Gazeteci Uğur Mumcu suikastı üzerinden tam 30 yıl geçmiş. Öldürüldüğünde 52 yaşında olduğuna göre, yaşasaydı şu sıralarda 82 yaşını sürdürüyor olacak ve eminim, ağzı olanın konuştuğu, hemen herkesin 140 harfle görüş açıklayan birer yazara dönüştüğü günümüzde, tartışma zeminine olumlu katkılar sunacaktı.
Dün gazetelere baktım, 30. yıl vesilesiyle suikast hatırlanmış, ancak meydana geldiğinde Türkiye’yi derinden sarsmış, kendisine yakın siyasi çizgide sapmalara yol açmış bu suikastın içyüzü konusu yazılarda nedense es geçilmiş…
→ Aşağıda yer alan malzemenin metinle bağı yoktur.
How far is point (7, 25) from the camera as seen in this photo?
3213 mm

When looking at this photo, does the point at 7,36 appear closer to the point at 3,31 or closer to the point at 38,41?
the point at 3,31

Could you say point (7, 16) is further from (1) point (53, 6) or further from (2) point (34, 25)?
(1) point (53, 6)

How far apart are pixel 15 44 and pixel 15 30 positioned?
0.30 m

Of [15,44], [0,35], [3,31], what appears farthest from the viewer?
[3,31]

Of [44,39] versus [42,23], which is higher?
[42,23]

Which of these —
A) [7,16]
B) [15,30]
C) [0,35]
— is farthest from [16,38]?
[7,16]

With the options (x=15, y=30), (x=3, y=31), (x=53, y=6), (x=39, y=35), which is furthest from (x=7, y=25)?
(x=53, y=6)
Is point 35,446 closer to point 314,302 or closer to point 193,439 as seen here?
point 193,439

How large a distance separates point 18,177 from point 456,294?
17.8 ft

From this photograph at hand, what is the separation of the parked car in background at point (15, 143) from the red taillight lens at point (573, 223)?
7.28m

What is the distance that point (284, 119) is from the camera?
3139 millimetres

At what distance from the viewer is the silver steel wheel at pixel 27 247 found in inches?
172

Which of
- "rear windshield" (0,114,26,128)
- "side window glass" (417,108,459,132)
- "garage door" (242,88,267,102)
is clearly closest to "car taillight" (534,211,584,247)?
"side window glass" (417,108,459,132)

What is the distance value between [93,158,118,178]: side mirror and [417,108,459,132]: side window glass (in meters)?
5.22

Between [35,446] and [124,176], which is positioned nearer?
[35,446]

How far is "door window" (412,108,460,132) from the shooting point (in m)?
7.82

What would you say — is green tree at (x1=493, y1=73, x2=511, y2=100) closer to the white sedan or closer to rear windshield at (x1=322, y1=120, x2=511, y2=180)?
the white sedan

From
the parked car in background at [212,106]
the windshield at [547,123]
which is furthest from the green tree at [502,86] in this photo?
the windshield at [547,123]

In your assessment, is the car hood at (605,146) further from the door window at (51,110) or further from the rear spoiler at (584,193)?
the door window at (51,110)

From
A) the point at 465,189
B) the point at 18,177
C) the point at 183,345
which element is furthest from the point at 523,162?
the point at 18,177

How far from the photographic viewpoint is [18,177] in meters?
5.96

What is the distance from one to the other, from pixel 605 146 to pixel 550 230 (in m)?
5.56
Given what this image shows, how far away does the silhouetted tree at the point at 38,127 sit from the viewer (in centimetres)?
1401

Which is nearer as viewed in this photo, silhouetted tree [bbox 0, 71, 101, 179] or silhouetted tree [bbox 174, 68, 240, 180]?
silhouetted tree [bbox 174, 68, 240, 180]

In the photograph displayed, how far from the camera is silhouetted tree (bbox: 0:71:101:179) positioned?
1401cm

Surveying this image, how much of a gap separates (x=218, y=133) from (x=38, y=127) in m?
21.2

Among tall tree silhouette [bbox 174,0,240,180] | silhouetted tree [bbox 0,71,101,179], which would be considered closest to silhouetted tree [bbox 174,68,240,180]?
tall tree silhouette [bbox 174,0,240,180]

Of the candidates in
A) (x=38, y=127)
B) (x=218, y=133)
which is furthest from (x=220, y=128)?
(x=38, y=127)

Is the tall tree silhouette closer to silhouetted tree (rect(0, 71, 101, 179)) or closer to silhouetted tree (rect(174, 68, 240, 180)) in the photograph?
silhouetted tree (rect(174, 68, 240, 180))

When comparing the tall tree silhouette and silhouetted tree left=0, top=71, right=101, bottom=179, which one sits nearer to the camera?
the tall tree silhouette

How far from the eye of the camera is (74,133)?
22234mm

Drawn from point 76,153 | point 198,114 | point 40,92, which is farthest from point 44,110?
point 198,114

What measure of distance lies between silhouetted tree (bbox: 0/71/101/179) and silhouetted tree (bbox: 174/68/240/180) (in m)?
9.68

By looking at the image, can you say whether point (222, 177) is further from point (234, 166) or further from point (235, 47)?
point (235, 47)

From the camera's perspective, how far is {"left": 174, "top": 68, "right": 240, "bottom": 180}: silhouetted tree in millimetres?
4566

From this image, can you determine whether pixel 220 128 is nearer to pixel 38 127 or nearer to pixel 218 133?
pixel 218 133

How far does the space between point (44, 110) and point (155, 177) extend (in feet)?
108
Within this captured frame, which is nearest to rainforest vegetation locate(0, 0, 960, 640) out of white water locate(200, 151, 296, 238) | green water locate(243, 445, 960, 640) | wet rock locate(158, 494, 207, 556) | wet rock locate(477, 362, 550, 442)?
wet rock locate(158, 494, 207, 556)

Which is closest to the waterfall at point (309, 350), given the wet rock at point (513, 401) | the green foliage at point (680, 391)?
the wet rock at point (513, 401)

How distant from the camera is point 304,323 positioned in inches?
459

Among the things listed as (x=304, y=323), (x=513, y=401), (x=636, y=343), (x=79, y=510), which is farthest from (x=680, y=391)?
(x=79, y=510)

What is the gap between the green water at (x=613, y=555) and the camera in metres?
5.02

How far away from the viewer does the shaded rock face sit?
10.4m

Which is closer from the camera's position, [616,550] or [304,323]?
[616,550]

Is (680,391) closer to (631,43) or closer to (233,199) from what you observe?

Türk basınının önemli isimlerinden Uğur Mumcu’nun siyasi bir suikasta uğradıktan 30 yıl sonra bile suikast faillerinin hala meçhul kalması, Türk basını için hiç de övünülecek bir durum değildir.
Suikasttan hemen sonra alelacele yapıştırılan yafta hadi neyse, ancak aradan geçen bunca zaman ve arada bilgimiz dahiline giren nice olaya rağmen, o cinayeti hala ‘faili meçhul’ saymak büyük bir ayıp.
Suikastın amacı ortada
Askeri dönemde diğer partilerle birlikte kapatılmış olan Cumhuriyet Halk Partisi’nin (CHP) yeniden açılmasından ve başına Deniz Baykal’ın gelmesinden kısa süre sonra öldürüldü Uğur Mumcu.